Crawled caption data

● ● ● ● ● ● ●

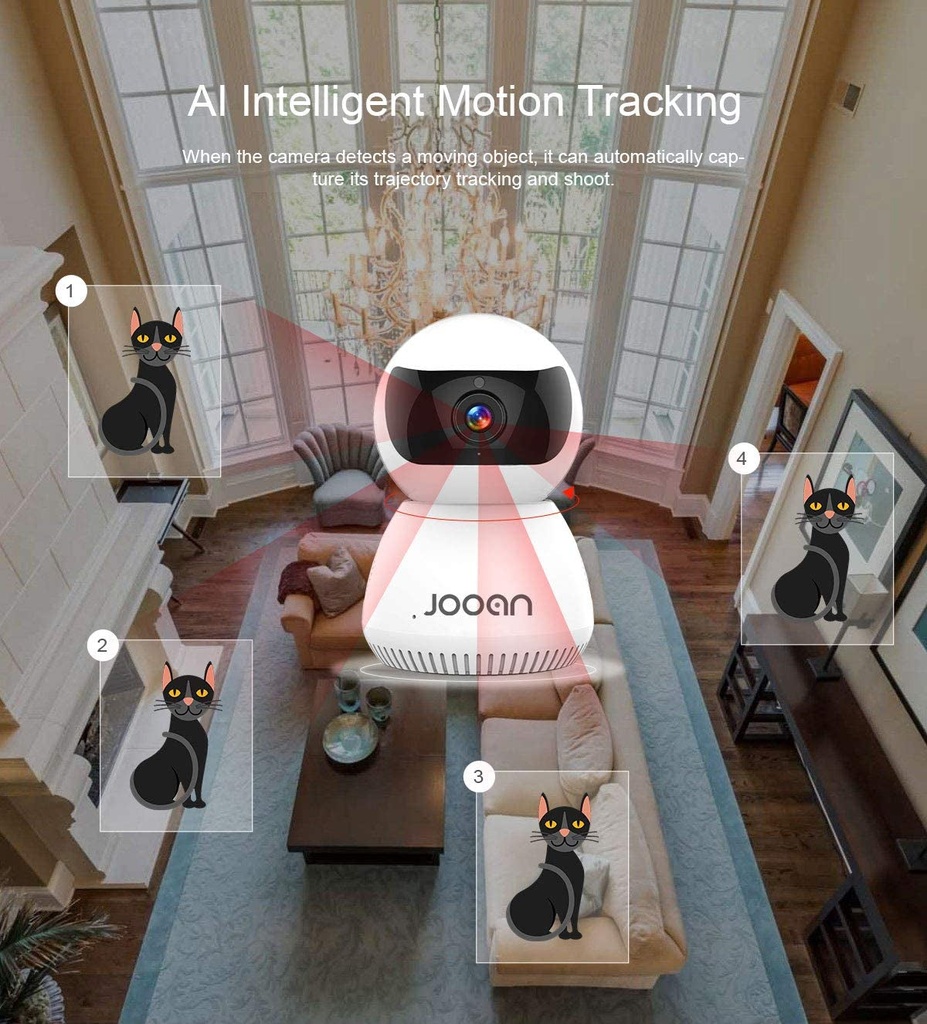 security-camera-smart-trackingfull-hd1080p-wifi-camera-indoor-wireless-surveillance-camera-monitor-with-two-way-audio-remote-indoor-night-vision-and-motion-detection-alerts-smart-wifi-camera-02-f12dbba360b7c5a775650bc12d514b2a.jpg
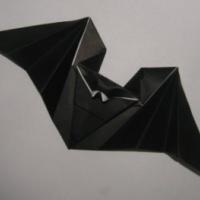 
<span>Hungry Bat (video)</span>
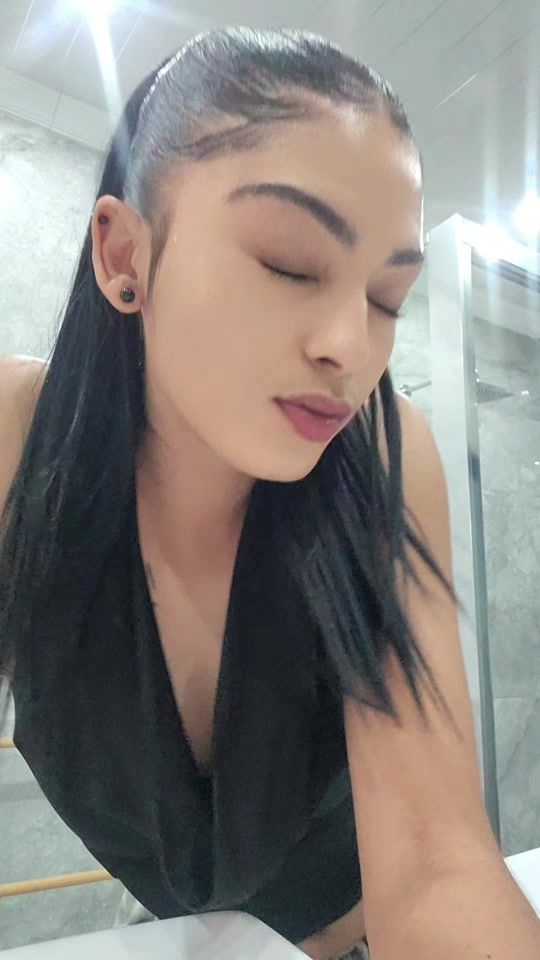 TikTok video thumbnail by boeboe_licious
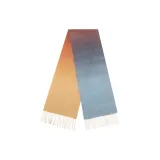 Dreamy Feather Blue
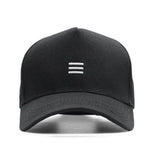 Boné Masculino Aba Curva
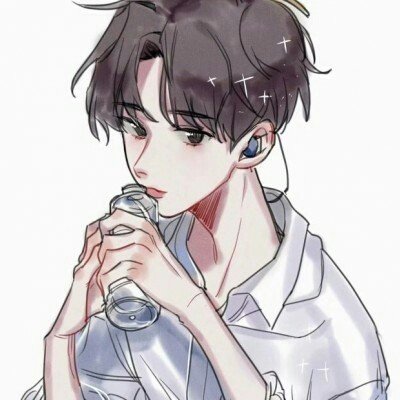 星空浩瀚无比 探索永无止境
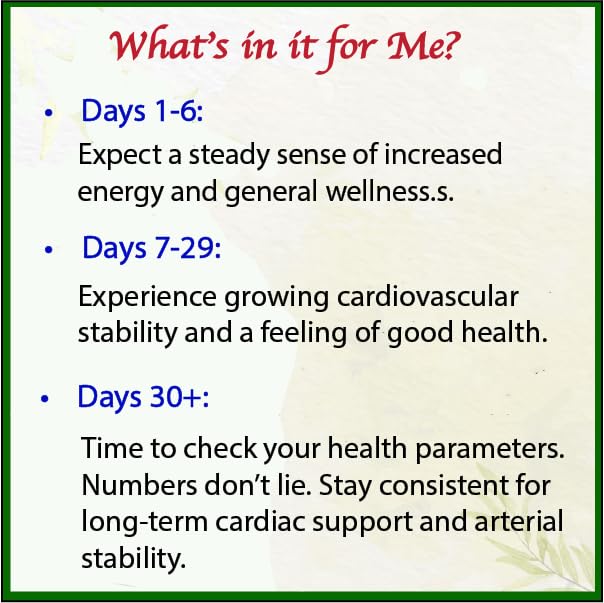 Bodymune Heart Health Blend Cholesterol Support – Organic Cardiovascular & Circulation Supplement – with Green Tea, Pomegranate & Black Seed Oil – 66 Capsules – USDA Organic, Vegan Bodymune buy supplements canada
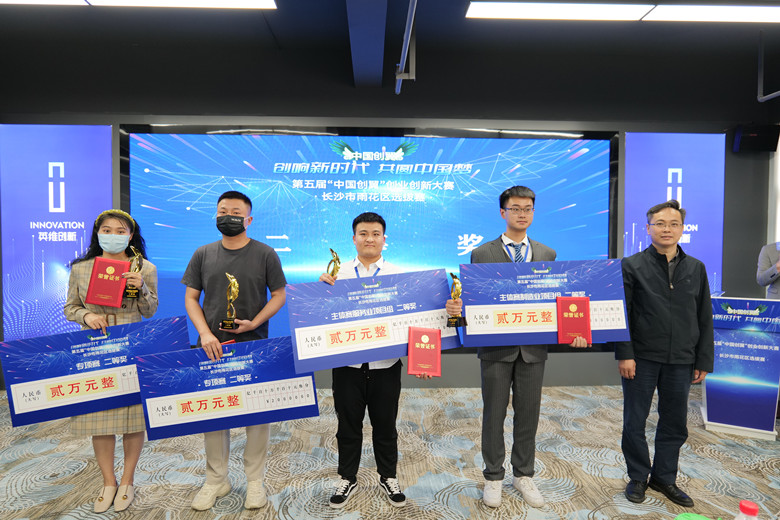 澳门十大靠谱的网站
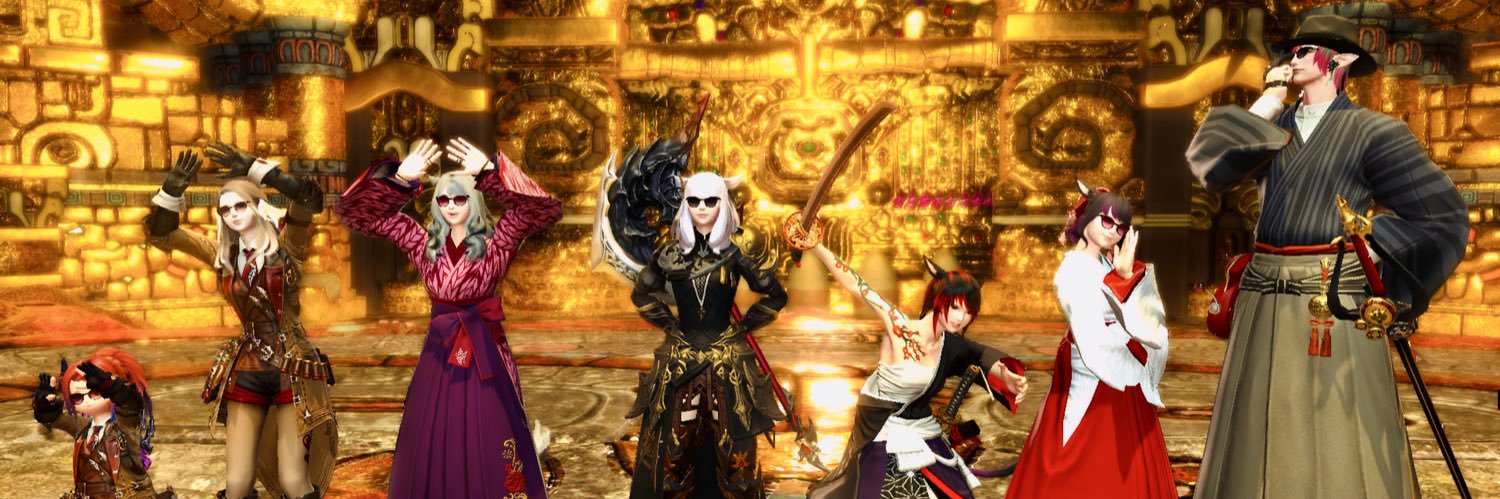 mearu25's profile banner image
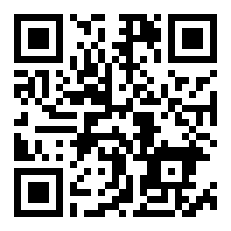 公司的分公司怎么缴纳企业所得税？是总公司缴纳吗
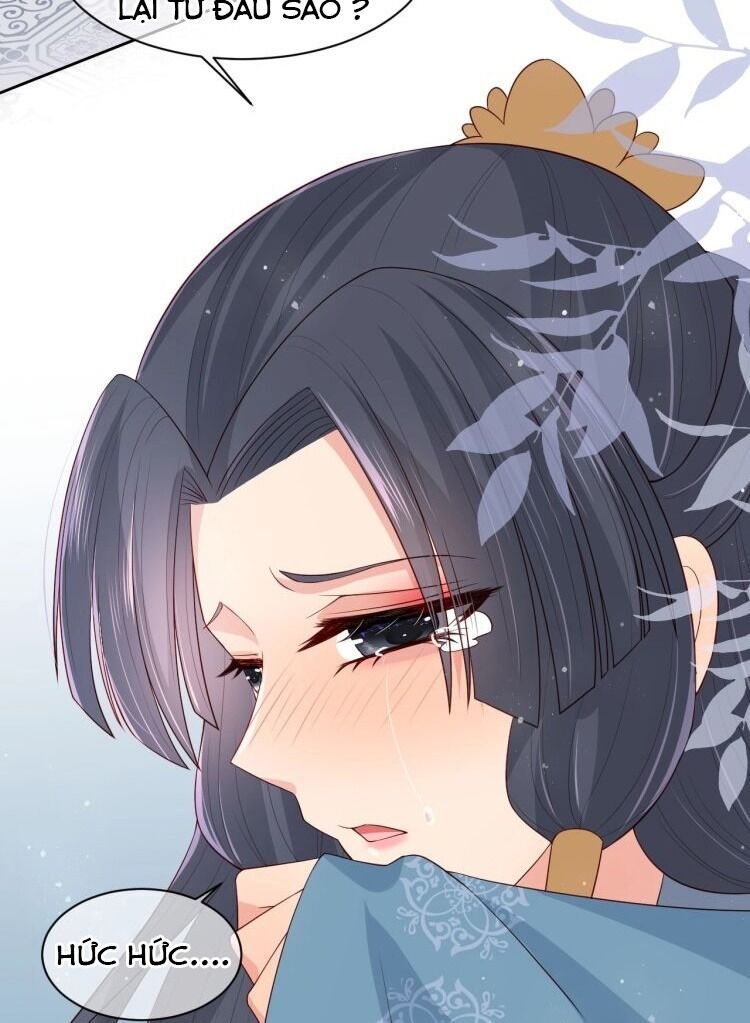 đọc truyện Dưỡng Địch Vi Hoạn Chương 56 ảnh 66 tại Thiên Thai Truyện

● ● ● ● ● ● ●

» **Task goal**
Return the preceding entries verbatim, with the pictures excluded.

» **Task result**
 security-camera-smart-trackingfull-hd1080p-wifi-camera-indoor-wireless-surveillance-camera-monitor-with-two-way-audio-remote-indoor-night-vision-and-motion-detection-alerts-smart-wifi-camera-02-f12dbba360b7c5a775650bc12d514b2a.jpg
<span>Hungry Bat (video)</span>
 TikTok video thumbnail by boeboe_licious
 Dreamy Feather Blue
 Boné Masculino Aba Curva
 星空浩瀚无比 探索永无止境
 Bodymune Heart Health Blend Cholesterol Support – Organic Cardiovascular & Circulation Supplement – with Green Tea, Pomegranate & Black Seed Oil – 66 Capsules – USDA Organic, Vegan Bodymune buy supplements canada
 澳门十大靠谱的网站
 mearu25's profile banner image
 公司的分公司怎么缴纳企业所得税？是总公司缴纳吗
 đọc truyện Dưỡng Địch Vi Hoạn Chương 56 ảnh 66 tại Thiên Thai Truyện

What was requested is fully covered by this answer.